Items listed in a dataset
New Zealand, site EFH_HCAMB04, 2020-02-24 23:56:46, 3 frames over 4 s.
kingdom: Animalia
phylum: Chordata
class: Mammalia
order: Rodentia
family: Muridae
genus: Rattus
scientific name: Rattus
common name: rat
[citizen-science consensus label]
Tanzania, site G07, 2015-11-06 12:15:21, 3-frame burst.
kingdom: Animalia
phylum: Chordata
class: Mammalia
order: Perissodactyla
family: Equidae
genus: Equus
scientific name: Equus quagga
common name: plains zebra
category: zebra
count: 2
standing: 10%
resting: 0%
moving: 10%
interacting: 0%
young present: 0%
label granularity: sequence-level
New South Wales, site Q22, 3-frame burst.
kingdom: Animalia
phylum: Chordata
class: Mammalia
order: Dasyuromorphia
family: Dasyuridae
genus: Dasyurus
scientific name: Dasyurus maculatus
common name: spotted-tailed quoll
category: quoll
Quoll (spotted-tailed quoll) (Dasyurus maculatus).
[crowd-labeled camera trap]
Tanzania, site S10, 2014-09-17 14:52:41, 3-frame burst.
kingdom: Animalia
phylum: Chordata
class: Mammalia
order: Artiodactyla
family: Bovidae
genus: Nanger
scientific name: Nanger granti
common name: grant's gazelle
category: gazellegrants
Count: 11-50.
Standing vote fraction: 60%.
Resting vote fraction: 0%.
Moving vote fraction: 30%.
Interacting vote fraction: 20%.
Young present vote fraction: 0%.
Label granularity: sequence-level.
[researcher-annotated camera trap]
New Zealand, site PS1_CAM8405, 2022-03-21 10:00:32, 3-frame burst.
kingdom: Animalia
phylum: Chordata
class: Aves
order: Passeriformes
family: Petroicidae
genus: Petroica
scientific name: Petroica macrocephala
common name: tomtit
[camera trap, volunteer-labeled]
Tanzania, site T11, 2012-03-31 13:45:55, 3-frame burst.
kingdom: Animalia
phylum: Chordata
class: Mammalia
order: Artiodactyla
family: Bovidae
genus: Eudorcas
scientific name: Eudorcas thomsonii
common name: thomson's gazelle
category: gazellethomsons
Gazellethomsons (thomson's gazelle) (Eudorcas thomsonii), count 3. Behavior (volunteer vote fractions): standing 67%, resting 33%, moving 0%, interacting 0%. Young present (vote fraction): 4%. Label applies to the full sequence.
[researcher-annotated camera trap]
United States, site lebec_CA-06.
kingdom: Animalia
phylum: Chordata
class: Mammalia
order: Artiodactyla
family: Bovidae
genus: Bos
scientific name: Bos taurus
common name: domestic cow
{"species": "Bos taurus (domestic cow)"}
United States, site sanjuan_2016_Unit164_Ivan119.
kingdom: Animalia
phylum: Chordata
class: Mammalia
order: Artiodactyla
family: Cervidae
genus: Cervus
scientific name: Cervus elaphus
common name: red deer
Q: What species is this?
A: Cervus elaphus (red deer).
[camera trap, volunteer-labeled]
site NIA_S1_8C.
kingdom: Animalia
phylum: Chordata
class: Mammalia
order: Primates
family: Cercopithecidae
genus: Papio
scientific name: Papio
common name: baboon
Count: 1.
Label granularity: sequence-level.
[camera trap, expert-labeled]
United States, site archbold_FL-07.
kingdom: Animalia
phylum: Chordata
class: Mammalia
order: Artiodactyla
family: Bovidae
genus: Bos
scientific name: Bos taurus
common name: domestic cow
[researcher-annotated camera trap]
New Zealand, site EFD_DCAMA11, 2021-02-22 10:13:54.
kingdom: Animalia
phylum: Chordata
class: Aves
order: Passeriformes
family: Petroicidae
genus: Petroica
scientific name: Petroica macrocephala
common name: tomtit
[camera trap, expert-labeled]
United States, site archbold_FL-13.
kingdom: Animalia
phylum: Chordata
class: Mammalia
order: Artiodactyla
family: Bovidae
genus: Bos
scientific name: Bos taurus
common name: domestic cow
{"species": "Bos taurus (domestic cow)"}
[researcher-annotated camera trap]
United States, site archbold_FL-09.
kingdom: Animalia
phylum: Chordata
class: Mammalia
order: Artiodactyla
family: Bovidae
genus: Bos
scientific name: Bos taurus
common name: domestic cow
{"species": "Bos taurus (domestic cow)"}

--- What is needed ---
Give back all the data exactly as it was written.

--- Result below ---
New Zealand, site EFH_HCAMB04, 2020-02-24 23:56:46, 3 frames over 4 s.
kingdom: Animalia
phylum: Chordata
class: Mammalia
order: Rodentia
family: Muridae
genus: Rattus
scientific name: Rattus
common name: rat
[citizen-science consensus label]
Tanzania, site G07, 2015-11-06 12:15:21, 3-frame burst.
kingdom: Animalia
phylum: Chordata
class: Mammalia
order: Perissodactyla
family: Equidae
genus: Equus
scientific name: Equus quagga
common name: plains zebra
category: zebra
count: 2
standing: 10%
resting: 0%
moving: 10%
interacting: 0%
young present: 0%
label granularity: sequence-level
New South Wales, site Q22, 3-frame burst.
kingdom: Animalia
phylum: Chordata
class: Mammalia
order: Dasyuromorphia
family: Dasyuridae
genus: Dasyurus
scientific name: Dasyurus maculatus
common name: spotted-tailed quoll
category: quoll
Quoll (spotted-tailed quoll) (Dasyurus maculatus).
[crowd-labeled camera trap]
Tanzania, site S10, 2014-09-17 14:52:41, 3-frame burst.
kingdom: Animalia
phylum: Chordata
class: Mammalia
order: Artiodactyla
family: Bovidae
genus: Nanger
scientific name: Nanger granti
common name: grant's gazelle
category: gazellegrants
Count: 11-50.
Standing vote fraction: 60%.
Resting vote fraction: 0%.
Moving vote fraction: 30%.
Interacting vote fraction: 20%.
Young present vote fraction: 0%.
Label granularity: sequence-level.
[researcher-annotated camera trap]
New Zealand, site PS1_CAM8405, 2022-03-21 10:00:32, 3-frame burst.
kingdom: Animalia
phylum: Chordata
class: Aves
order: Passeriformes
family: Petroicidae
genus: Petroica
scientific name: Petroica macrocephala
common name: tomtit
[camera trap, volunteer-labeled]
Tanzania, site T11, 2012-03-31 13:45:55, 3-frame burst.
kingdom: Animalia
phylum: Chordata
class: Mammalia
order: Artiodactyla
family: Bovidae
genus: Eudorcas
scientific name: Eudorcas thomsonii
common name: thomson's gazelle
category: gazellethomsons
Gazellethomsons (thomson's gazelle) (Eudorcas thomsonii), count 3. Behavior (volunteer vote fractions): standing 67%, resting 33%, moving 0%, interacting 0%. Young present (vote fraction): 4%. Label applies to the full sequence.
[researcher-annotated camera trap]
United States, site lebec_CA-06.
kingdom: Animalia
phylum: Chordata
class: Mammalia
order: Artiodactyla
family: Bovidae
genus: Bos
scientific name: Bos taurus
common name: domestic cow
{"species": "Bos taurus (domestic cow)"}
United States, site sanjuan_2016_Unit164_Ivan119.
kingdom: Animalia
phylum: Chordata
class: Mammalia
order: Artiodactyla
family: Cervidae
genus: Cervus
scientific name: Cervus elaphus
common name: red deer
Q: What species is this?
A: Cervus elaphus (red deer).
[camera trap, volunteer-labeled]
site NIA_S1_8C.
kingdom: Animalia
phylum: Chordata
class: Mammalia
order: Primates
family: Cercopithecidae
genus: Papio
scientific name: Papio
common name: baboon
Count: 1.
Label granularity: sequence-level.
[camera trap, expert-labeled]
United States, site archbold_FL-07.
kingdom: Animalia
phylum: Chordata
class: Mammalia
order: Artiodactyla
family: Bovidae
genus: Bos
scientific name: Bos taurus
common name: domestic cow
[researcher-annotated camera trap]
New Zealand, site EFD_DCAMA11, 2021-02-22 10:13:54.
kingdom: Animalia
phylum: Chordata
class: Aves
order: Passeriformes
family: Petroicidae
genus: Petroica
scientific name: Petroica macrocephala
common name: tomtit
[camera trap, expert-labeled]
United States, site archbold_FL-13.
kingdom: Animalia
phylum: Chordata
class: Mammalia
order: Artiodactyla
family: Bovidae
genus: Bos
scientific name: Bos taurus
common name: domestic cow
{"species": "Bos taurus (domestic cow)"}
[researcher-annotated camera trap]
United States, site archbold_FL-09.
kingdom: Animalia
phylum: Chordata
class: Mammalia
order: Artiodactyla
family: Bovidae
genus: Bos
scientific name: Bos taurus
common name: domestic cow
{"species": "Bos taurus (domestic cow)"}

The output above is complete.